Nicolas Sarkozy a annoncé le déblocage de 11 milliards d’euros d’investissement dans l’enseignement supérieur et 8 milliards d’euros pour la recherche. Emmanuel Saint-James, président du collectif Sauvons la recherche, réagit aux propositions du président.
Au total, 19 milliards d’euros sur les 35 milliards du grand emprunt seront consacrés à l’enseignement supérieur et à la recherche. C’est une bonne nouvelle ?
En réalité, une grande partie de ces sommes ne sera pas attribuée aux organismes concernés, mais placée, sous forme de fonds propres ou par l’intermédiaire d’agences. Seuls les intérêts de ces placements seront versés directement aux établissements. Cela ramène ces milliards à quelques millions. Il est très difficile de donner un chiffrage précis, mais nous sommes très loin des 3% du PIB consacrés à la recherche et à l’enseignement supérieur au Japon.
Est-ce un leurre d’afficher cet investissement comme une priorité ?
Il y a un effet d’annonce absolument énorme. Vu le retard pris en matière d’investissement dans notre pays par rapport aux USA ou au Japon, on reste dans un effort de recherche extrêmement modeste. Avec ce grand emprunt, on ne fait que rattraper le retard, et encore… Quand vous avez été d’une avarice extrême et que d’un coup vous vous mettez à faire l’aumône, il y a un changement d’attitude mais vous continuez à être pingre. L’effort budgétaire de notre pays reste très médiocre, même avec ce petit appel d’air. Il est inquiétant de présenter l’allocation de capitaux propres aux universités comme quelque chose de formidable et de mirifique. Le chef de l’Etat dit : « ça les met à l’abri des décisions arbitraires du gouvernement année après année ». Cet arbitraire là est remplacé par un autre, beaucoup plus risqué : l’arbitraire boursier. Ca s’est fait aux Etats-Unis et en Angleterre. Ces universités là ont des problèmes budgétaires terribles, parce qu’elles aussi ont été victimes de la crise des subprimes. La politique d’autonomie est en fait un désengagement de l’Etat qui consiste à dire aux universités : « on vous donne des capitaux propres et débrouillez-vous par vous-mêmes. » C’est vraiment se moquer du monde.

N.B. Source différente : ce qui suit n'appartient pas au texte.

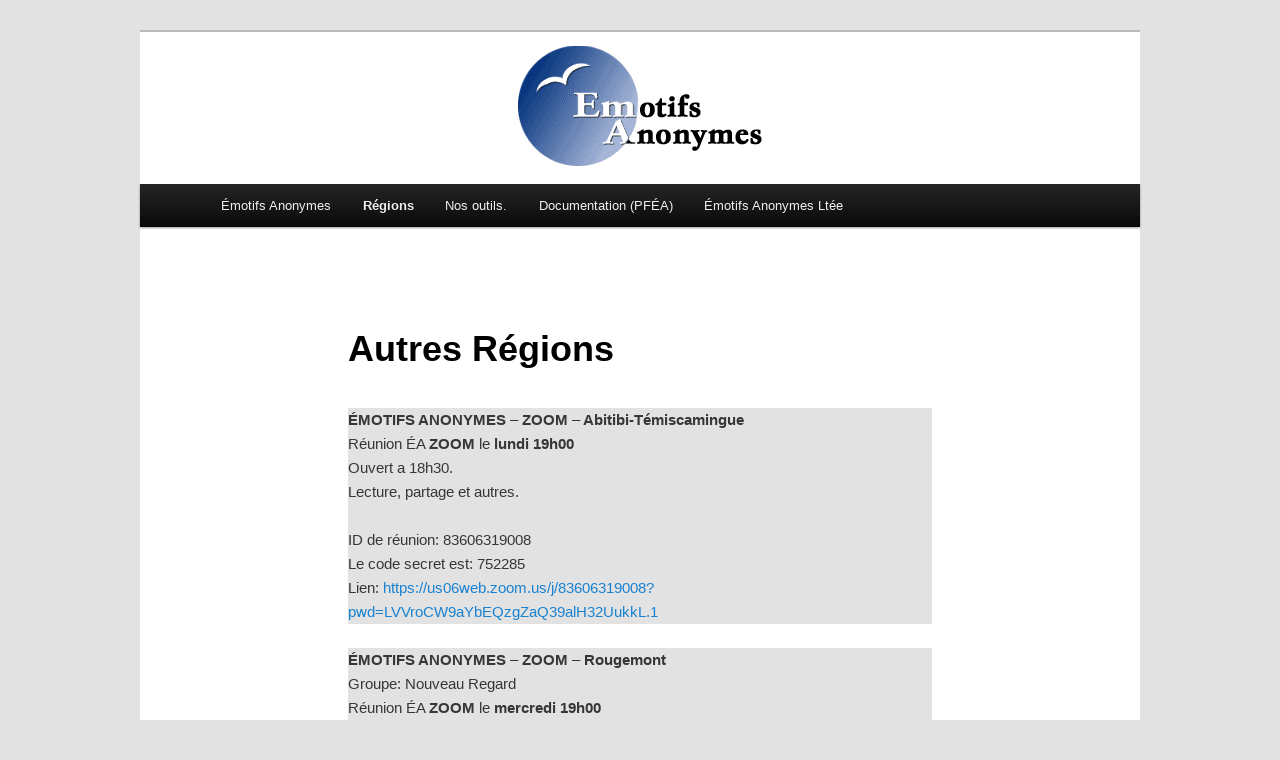

--- FILE ---
content_type: text/css
request_url: https://emotifsanonymes.org/wp-content/themes/twentyeleven-child/style.css?ver=20190507
body_size: 220
content:
/*
Theme Name:   twentyeleven child
Theme URI:    https://bernache.ca/
Description:  WordPress Child Theme
Author:       Serge Dube
Author URI:   https://bernache.ca/
Template:     twentyeleven
Version:      1.0.0
License:      GNU General Public License v2 or later
License URI:  http://www.gnu.org/licenses/gpl-2.0.html
*/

Nicolas Sarkozy a déclaré vouloir « les meilleures universités du monde » en France. Il souhaite distinguer « une dizaine de campus d’excellence avec les moyens, la taille critique pour rivaliser avec les universités mondiales» et «muscler les pôles de compétitivité». Qu’est-ce qui pour l’instant empêche les universités françaises de briller dans les classements internationaux ?
D’abord il faut être extrêmement prudents avec ces classements internationaux. Comme par hasard les politiques brandissent ceux qui les intéressent. Le CNRS a été classé premier institut de recherche au monde par un indice espagnol tout à fait sérieux il y a quelques mois, ça n’a pas fait la une des journaux. On parle toujours des critères de Shanghai, dénoncés par les statisticiens comme étant extrêmement mal fichus. Ce classement additionne toutes les matières. Une université qui a quarante prix Nobel en physique mais qui ne fait pratiquement que de la physique va être mal classée. Valérie Pécresse pousse au regroupement des universités parce que si toutes les matières sont représentées au sein de la même institution, les scores augmentent. La politique affichée depuis le début est de distinguer une dizaine de pôles à favoriser. Ce n’est qu’un artifice de présentation. On va mettre beaucoup d’argent dans ces regroupements à l’efficacité contestable et délaisser les autres. Sur plus de la moitié des régions, la jeunesse qui y habite ne pourra donc pas se former de manière sérieuse.
Est-ce que vous contestez la généralité selon laquelle les universités françaises sont moins bonnes qu’ailleurs ?
Je conteste simplement le fait qu’on puisse émettre un jugement aussi général. Il est connu qu’en France on a une bonne école de mathématicien, on peut être mauvais dans d’autres disciplines. A quoi sert d’additionner des carottes et des navets ? C’est ça le problème de fond.
Le président dit vouloir mettre l’accent sur la recherche en biotechnologies et en nanotechnologies. Ces priorités vous paraissent-elles justifiées ?
Les thèmes choisis sont plutôt recevables, mais la manière dont les industries en question vont réagir me fait peur. En ce qui concerne les biotechnologies, le discours est de rapprocher les laboratoires publics des entreprises. Le résultat chez Sanofi a été de fermer leur centre de recherche en disant « finalement on peut sous-traiter ça aux laboratoires publics ». Comme ils sont déjà payés par le ministère, cela revient beaucoup moins cher. C’est de la sous-traitance quasiment gratuite.